Top of DATA TO USE
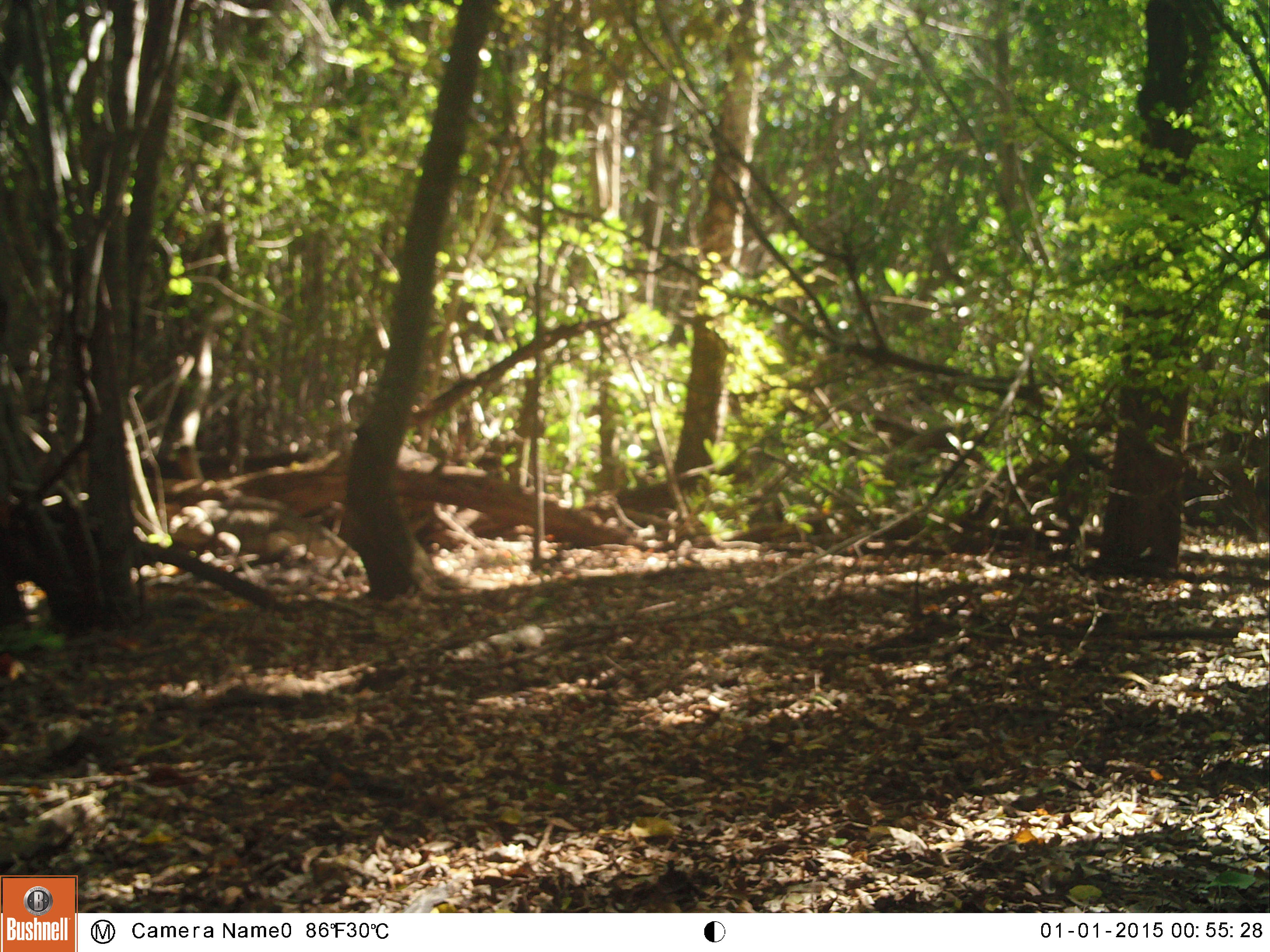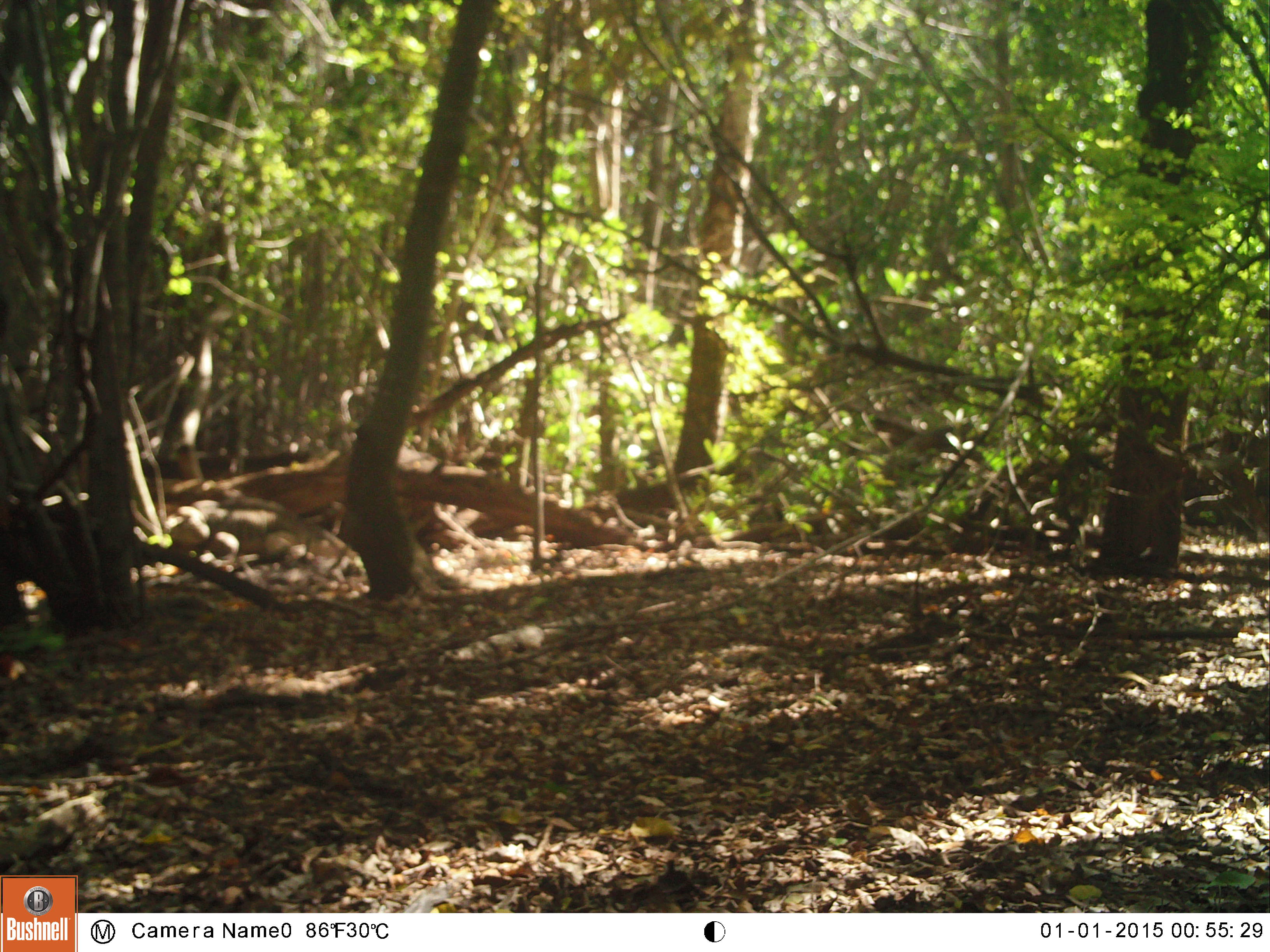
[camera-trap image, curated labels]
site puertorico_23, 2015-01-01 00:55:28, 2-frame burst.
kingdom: Animalia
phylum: Chordata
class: Reptilia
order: Squamata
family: Iguanidae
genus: Iguana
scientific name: Iguana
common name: typical iguanas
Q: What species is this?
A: Iguana (typical iguanas).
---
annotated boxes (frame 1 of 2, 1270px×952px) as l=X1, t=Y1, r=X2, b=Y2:
iguana: l=189, t=497, r=337, b=576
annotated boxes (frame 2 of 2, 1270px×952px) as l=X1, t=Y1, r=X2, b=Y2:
Bottom of DATA TO USE
PROBLEM REQUIREMENTS: Produce an exact copy of the records above, leaving out the pictures.

REPLY:
[camera-trap image, curated labels]
site puertorico_23, 2015-01-01 00:55:28, 2-frame burst.
kingdom: Animalia
phylum: Chordata
class: Reptilia
order: Squamata
family: Iguanidae
genus: Iguana
scientific name: Iguana
common name: typical iguanas
Q: What species is this?
A: Iguana (typical iguanas).
---
annotated boxes (frame 1 of 2, 1270px×952px) as l=X1, t=Y1, r=X2, b=Y2:
iguana: l=189, t=497, r=337, b=576
annotated boxes (frame 2 of 2, 1270px×952px) as l=X1, t=Y1, r=X2, b=Y2:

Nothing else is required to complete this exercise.